#### Task brief
Identify all lines below that hold "pattern" and collect them.

(Stored data entries)
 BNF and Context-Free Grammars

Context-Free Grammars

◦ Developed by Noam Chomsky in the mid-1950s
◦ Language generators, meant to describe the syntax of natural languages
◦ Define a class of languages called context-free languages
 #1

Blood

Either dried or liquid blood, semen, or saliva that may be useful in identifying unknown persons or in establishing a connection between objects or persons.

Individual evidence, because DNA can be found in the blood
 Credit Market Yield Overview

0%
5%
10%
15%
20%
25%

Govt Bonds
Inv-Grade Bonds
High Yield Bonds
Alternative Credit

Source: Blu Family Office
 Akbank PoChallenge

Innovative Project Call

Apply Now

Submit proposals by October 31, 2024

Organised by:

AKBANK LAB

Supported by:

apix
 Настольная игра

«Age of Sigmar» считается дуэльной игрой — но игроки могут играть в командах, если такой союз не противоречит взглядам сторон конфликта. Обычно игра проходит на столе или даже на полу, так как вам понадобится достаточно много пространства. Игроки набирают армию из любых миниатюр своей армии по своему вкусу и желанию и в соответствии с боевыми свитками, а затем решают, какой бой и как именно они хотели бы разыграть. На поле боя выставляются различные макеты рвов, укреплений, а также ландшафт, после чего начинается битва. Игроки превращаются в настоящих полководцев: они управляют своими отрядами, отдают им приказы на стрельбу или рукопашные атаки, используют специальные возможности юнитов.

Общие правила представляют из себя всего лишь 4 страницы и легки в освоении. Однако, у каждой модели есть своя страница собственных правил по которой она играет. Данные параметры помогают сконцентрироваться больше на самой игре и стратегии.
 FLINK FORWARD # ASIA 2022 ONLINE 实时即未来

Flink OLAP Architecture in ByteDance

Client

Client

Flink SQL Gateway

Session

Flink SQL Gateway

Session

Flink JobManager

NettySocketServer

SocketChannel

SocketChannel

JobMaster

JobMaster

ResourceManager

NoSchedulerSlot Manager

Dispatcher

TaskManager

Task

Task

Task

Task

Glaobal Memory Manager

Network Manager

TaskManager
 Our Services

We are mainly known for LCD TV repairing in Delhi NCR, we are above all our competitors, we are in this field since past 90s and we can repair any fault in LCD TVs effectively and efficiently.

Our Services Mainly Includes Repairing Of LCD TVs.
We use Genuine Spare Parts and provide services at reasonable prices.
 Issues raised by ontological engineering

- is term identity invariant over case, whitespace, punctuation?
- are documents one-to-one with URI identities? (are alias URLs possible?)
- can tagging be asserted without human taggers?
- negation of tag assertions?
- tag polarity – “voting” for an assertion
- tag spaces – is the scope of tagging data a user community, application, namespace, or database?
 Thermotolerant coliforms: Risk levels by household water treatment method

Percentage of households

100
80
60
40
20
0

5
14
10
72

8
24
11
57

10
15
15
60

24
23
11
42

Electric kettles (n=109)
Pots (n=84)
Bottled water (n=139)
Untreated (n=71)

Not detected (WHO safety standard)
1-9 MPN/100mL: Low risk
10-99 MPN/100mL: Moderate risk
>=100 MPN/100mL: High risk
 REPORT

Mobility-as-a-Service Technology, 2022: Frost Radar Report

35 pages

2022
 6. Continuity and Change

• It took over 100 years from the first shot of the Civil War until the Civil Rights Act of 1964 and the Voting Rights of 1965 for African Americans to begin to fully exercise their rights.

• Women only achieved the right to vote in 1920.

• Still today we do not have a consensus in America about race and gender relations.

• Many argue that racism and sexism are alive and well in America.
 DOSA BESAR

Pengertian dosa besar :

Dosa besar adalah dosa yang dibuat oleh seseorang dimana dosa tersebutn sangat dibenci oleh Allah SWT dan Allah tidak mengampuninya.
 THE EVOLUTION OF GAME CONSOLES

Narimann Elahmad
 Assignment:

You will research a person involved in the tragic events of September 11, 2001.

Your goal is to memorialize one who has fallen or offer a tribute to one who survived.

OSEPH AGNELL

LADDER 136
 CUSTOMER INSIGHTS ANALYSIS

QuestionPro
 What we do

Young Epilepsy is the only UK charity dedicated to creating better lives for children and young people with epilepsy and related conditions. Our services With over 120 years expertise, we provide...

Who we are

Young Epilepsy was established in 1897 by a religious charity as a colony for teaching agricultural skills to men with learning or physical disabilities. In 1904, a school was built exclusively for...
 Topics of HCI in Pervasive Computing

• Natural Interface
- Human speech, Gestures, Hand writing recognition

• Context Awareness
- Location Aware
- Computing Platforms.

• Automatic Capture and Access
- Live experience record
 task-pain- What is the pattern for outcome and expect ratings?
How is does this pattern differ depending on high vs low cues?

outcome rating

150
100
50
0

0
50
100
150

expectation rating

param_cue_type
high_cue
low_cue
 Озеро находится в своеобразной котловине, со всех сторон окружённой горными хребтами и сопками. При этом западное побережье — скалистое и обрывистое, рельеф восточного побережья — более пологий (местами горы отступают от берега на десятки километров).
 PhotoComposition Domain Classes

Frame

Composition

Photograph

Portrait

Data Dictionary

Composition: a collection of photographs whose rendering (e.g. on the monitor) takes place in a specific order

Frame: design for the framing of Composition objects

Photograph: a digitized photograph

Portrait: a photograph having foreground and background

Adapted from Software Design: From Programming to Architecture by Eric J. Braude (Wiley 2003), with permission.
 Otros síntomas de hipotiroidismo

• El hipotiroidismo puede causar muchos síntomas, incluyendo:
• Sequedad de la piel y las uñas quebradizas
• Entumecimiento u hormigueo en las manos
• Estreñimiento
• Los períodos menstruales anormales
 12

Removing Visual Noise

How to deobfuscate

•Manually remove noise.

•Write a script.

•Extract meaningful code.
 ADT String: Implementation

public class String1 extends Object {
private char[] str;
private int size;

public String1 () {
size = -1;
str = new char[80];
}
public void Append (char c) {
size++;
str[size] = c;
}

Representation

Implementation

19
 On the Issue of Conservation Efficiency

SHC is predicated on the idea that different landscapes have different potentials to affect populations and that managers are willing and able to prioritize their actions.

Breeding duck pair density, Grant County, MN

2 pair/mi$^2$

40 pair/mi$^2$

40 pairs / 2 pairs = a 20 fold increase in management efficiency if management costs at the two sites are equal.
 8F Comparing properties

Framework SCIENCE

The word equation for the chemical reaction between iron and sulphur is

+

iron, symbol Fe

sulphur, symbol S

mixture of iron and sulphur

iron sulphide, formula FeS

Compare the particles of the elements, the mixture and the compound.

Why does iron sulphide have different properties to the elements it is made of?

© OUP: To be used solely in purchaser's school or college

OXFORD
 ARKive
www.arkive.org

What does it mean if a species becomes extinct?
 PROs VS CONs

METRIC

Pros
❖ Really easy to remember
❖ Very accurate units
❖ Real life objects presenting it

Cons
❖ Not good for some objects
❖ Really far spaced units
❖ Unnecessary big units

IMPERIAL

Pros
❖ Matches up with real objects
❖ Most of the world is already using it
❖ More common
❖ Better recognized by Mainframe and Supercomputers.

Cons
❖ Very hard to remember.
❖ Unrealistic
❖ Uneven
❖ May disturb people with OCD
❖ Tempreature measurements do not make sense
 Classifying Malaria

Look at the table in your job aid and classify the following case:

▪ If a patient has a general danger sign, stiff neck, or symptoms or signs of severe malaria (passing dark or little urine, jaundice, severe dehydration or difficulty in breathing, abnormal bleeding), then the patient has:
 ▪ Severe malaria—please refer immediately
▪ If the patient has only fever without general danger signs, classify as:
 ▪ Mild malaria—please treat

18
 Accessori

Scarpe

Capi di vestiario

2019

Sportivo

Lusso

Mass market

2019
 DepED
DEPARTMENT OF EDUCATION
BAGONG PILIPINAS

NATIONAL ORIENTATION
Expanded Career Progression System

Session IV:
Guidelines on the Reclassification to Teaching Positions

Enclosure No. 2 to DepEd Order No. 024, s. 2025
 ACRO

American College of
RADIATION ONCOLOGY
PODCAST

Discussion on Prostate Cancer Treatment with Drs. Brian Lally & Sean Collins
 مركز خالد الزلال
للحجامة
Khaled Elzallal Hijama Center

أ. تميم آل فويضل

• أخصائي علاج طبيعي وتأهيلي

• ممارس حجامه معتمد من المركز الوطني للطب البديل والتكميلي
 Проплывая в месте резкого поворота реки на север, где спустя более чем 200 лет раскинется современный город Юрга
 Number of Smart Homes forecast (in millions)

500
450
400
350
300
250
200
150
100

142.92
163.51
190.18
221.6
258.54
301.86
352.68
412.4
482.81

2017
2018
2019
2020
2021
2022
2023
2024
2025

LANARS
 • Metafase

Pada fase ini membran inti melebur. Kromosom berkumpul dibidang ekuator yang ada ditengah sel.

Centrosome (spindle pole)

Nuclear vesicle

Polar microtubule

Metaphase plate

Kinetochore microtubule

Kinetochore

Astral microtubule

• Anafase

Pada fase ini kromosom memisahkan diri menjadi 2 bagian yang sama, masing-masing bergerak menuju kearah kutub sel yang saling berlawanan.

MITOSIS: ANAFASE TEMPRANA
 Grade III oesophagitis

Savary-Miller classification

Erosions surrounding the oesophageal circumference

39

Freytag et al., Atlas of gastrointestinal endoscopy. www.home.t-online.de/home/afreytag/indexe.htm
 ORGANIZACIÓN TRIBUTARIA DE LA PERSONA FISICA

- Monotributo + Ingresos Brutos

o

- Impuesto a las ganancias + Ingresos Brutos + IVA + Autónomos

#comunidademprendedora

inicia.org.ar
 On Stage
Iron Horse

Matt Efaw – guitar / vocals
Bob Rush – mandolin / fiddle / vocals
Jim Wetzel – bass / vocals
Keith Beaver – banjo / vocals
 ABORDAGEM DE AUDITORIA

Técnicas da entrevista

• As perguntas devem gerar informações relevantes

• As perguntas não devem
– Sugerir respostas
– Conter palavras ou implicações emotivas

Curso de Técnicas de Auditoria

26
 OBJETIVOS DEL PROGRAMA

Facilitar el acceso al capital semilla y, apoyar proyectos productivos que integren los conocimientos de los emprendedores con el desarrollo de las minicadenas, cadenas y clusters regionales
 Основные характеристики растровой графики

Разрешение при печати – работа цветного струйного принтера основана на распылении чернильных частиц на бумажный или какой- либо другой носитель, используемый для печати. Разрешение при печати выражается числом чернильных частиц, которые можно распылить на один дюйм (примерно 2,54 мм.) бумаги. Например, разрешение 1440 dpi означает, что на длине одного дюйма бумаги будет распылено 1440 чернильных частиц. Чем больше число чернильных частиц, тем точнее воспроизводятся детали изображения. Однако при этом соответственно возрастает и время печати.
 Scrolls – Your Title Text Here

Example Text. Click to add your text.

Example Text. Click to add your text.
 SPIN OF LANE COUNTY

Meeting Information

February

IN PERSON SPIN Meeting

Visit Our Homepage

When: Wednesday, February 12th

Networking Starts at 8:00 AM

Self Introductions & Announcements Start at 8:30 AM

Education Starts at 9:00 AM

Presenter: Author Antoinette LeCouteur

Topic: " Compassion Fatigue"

#### Result of this task
 task-pain- What is the pattern for outcome and expect ratings?
How is does this pattern differ depending on high vs low cues?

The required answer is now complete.